(BEDFORD) – The public defender for accused murder Joseph “Joey” Backenstoes has filed a motion to dismiss the murder charge claiming it’s double jeopardy to charge his client with murder.
Backenstoes is accused of shooting and killing Travis Craig on Oct. 6, 2017.
Backenstoes was arrested on a charge of possession of a firearm by a serious violent felon after the shooting incident on October 6, 2017 that left 38-year-old Travis Lee Craig dead.
On the day of the murder, at 11:37 a.m., Lawrence County Sheriff Central Dispatch received a 911 call at 11:37 a.m. from Backenstoes reporting that he “just heard shots fired” and “a man’s down outside my yard.”
When police arrived at the home at 5951 State Road 158, they found Craig not breathing and located in his yard.
Backenstoes was living with Craig at the time of the shooting.
Only three people were home at the time of the shooting – Craig, Craig’s wife Debbie, and Backenstoes.
Officers from Lawrence County, first responders from Indian Creek Volunteer Fire Department and an IU Health Hospital ambulance crew rushed to the scene.
Sheriff Mike Branham says Craig died from multiple gunshot wounds to his chest and head. Lawrence County Coroner Rob Herr ruled the death a homicide.
“During the investigation, detectives determined that a person of interest, Joseph “Joey” Backenstoes, had committed the unrelated offense of possession of a firearm by a serious violent felon, a Level 4 felony,” Sheriff Branham said at the time of the shooting. “Detectives also received an anonymous tip that Backenstoes was going to Walmart and was leaving the state.”

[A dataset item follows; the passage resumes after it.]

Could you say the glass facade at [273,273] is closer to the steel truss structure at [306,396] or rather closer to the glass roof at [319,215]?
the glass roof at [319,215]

Knowing that Walmart is a bus stop, officers were on their way to Walmart when they saw Backenstoes walking along John Williams Boulevard toward Walmart. Backenstoes was arrested without incident and taken to the Lawrence County Jail.
In March 2018, a jury found Backenstoes guilty of unlawful possession of a firearm by a serious violent felon. He was sentenced to 10 years in prison.
During that trial, Backenstoes was charged with Craig’s murder. Chief Public Defender David Shircliff claims, according to the Indiana Constitution, Backenstoes can’t be tried twice for the same offense.
On Oct. 9, 2017, police arrested Backenstoes on the gun charge. Later that month, a motion was filed for a “fast and speedy” trial, which the court set for Jan. 2, 2018.
In early December 2017, before the trial was to begin, a .22-caliber pistol was found under a log near the east side of Craig’s home and sent to a crime lab for analysis, according to the motion.
Later that month, the state moved to continue the trial and await the results of testing on that handgun.
Shircliff states the DNA results for the handgun were inconclusive.
The trial on the gun charge was set for March 2018.
Superior Court II Judge Williams Sleva will rule on the motion to dismiss on Sept. 3, at 1 p.m.